--- START ---

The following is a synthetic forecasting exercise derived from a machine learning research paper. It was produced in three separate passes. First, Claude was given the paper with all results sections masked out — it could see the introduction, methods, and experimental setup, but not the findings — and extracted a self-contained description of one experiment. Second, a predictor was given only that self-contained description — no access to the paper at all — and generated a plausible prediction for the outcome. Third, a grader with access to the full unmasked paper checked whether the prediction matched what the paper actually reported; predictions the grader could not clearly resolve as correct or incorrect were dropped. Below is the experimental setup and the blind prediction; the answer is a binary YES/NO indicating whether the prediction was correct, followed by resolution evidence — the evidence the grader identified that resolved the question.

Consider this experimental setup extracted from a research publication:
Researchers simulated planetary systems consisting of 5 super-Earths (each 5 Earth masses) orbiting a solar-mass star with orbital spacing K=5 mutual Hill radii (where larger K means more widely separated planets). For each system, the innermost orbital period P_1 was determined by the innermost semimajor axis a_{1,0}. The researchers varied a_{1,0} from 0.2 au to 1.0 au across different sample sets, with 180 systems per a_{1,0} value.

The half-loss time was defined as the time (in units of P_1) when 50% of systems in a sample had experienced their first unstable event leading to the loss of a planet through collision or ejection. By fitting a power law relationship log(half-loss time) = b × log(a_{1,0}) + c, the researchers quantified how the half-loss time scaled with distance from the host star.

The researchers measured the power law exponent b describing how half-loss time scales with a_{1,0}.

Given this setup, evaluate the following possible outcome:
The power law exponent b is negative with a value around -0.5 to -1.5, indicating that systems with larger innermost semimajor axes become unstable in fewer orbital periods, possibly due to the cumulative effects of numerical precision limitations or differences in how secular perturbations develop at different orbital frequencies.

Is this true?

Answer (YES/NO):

--- END ---

Only lines with the word "this" should be collected from the material.

Consider this experimental setup extracted from a research publication:
Given this setup, evaluate the following possible outcome:
Is this true?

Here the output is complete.